下駄箱を出てから数分ほど経過しただろうか。
学校は既にかなり遠目にしか見えない距離になり、住宅地の一角に足を踏み入れつつあった。
前方のド派手髪色コンビはそこそこに話が盛り上がっている様子で、下手をすれば俺の尾行のことを忘れる勢いかもしれない。
ミタル:おい
数秒遅れて、仁と青髪バカがスマホを確認するような動作を見せた。
七瀬仁:なんすか
としあき:【キザっぽいキャラが投げキッスを飛ばすスタンプ】
ミタル:殺すぞ
としあき:そんなに?
ミタル:というか下の名前、としあきだったんだな
としあき:今更!?
七瀬仁:まぁ、まだ一学期だし……
ミタル:何というか、ひらがなで書かれると妙に間が抜けた感じがするというか。
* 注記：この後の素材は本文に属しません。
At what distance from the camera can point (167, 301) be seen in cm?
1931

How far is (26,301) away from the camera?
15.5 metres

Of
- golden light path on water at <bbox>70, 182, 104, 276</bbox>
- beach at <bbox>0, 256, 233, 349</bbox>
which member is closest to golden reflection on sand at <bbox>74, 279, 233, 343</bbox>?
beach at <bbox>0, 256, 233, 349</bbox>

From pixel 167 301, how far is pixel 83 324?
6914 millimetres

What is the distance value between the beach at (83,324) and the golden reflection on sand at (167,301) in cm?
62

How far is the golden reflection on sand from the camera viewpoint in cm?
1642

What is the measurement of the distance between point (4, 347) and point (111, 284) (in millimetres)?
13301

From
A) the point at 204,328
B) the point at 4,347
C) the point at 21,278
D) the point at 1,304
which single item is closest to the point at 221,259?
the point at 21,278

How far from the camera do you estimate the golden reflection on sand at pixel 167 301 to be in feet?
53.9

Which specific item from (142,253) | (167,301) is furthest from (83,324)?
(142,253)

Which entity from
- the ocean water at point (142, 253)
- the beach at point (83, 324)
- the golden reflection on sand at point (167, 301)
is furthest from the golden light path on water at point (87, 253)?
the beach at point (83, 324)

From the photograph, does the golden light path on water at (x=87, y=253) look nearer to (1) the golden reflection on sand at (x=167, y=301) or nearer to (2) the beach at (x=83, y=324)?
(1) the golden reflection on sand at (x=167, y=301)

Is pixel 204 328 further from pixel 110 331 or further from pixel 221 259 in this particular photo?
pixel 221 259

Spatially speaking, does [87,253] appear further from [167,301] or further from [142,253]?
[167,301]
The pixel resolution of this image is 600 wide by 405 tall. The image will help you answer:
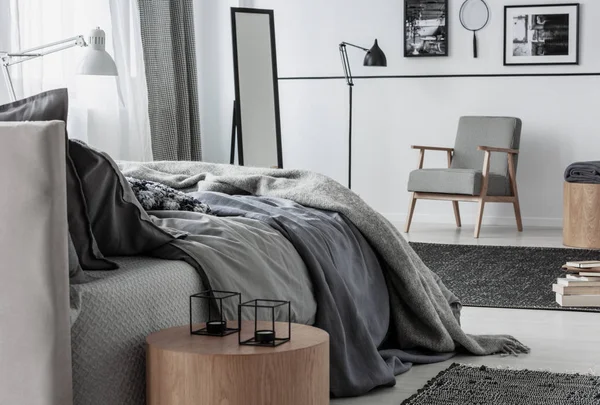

無職童貞成人感があるというか
としあき:名前一つでそこまでディスる事ある?
七瀬仁:まぁパッと見、青髪の姿とは結びつけづらいな
青髪バカ:これで満足っすか?
ミタル:おお、分かりやすい
七瀬仁:いいじゃん、似合うよ
青髪バカ:買い物デート中の彼氏?
ミタル:おお、仁! やっとラブコメ主人公の自覚が出てきたか!
七瀬仁:出てないしここでその話はこじれるからやめろ
青髪バカ:え? なんの話? めっちゃ気になるけど
さて、どこから説明してやろうかと考えを巡らせたその瞬間だった。
背中から、底冷えするような“視線”が突き抜けていった。
青髪バカ:おっ、きたきた。どっからの視線かよくわかんねぇんだけどさぁ
どこから?
間違いなく、俺の背後だろう。
そして、これは。
ただの人間ではない。
漂う冷気と、背筋に感じる悪寒はある種慣れ親しんだもので。
変わらず不快感を催す邪悪なものだった。
つまるところ――貴方、憑かれてるのよ……ってヤツだ。